It is difficult to provide a definitive answer as research in this area is ongoing, and the performance of models can be highly dependent on the specific task, data, and evaluation metrics. However, some recent studies have proposed effective LSTM-based approaches for time series forecasting tasks.
In 2017, the paper "DeepAR: Probabilistic Forecasting with Autoregressive Recurrent Networks" introduced a novel LSTM-based architecture called DeepAR, which combines a recurrent neural network (RNN) with an autoregressive model to improve the accuracy and uncertainty estimates in time series forecasting. This approach achieved state-of-the-art results on a range of time series datasets, and you can find some implemetnations online for the Airline dataset.

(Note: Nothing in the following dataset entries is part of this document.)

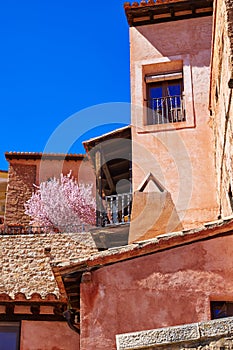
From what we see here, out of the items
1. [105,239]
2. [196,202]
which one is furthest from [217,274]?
[105,239]

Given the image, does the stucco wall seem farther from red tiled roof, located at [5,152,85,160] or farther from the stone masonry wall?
the stone masonry wall

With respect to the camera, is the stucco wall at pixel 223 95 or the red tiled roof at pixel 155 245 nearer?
the red tiled roof at pixel 155 245

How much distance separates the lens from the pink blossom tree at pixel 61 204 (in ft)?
90.7

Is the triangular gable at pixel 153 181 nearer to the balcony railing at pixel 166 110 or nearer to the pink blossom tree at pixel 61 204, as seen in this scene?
the balcony railing at pixel 166 110

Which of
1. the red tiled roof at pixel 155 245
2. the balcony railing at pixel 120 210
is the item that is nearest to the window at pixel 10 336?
the red tiled roof at pixel 155 245

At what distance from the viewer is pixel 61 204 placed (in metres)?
28.5

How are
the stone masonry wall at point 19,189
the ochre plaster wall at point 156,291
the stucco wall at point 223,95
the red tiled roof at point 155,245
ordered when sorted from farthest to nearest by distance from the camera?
the stone masonry wall at point 19,189 < the stucco wall at point 223,95 < the red tiled roof at point 155,245 < the ochre plaster wall at point 156,291

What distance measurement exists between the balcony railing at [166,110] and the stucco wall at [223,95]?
2169 millimetres

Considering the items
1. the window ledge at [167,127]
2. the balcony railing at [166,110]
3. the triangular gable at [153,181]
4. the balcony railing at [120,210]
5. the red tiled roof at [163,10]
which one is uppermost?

Another study proposed an LSTM-based approach called "Multi-Horizon Time Series Forecasting with Hierarchical Attention Recurrent Neural Networks" (HARNet). HARNet uses a hierarchical attention mechanism to selectively attend to relevant temporal features and has achieved good results on several benchmark time series datasets, including the M4 competition dataset, which is a large-scale forecasting competition that includes various types of time series data.
Regarding why the state-of-the-art solutions for the Airline Passengers dataset may not be as widely reported as those for other datasets like ImageNet, is the fact that time series forecasting is a more specialized compared to image recognition, which is a more general and widely studied area in machine learning. Additionally, the performance of a model on a particular dataset can vary depending on factors such as the size and complexity of the dataset, the quality of the data, and the evaluation metrics used, among others. Some models just do better than others, depending on the problem.
In terms of other well-known time series forecasting datasets that one can benchmark LSTM solutions against, there are several popular benchmarks, including the M4 competition dataset mentioned earlier, as well as the M3 and M5 competitions. These datasets include a diverse range of time series data, including economic and financial indicators, energy demand, and retail sales, among others.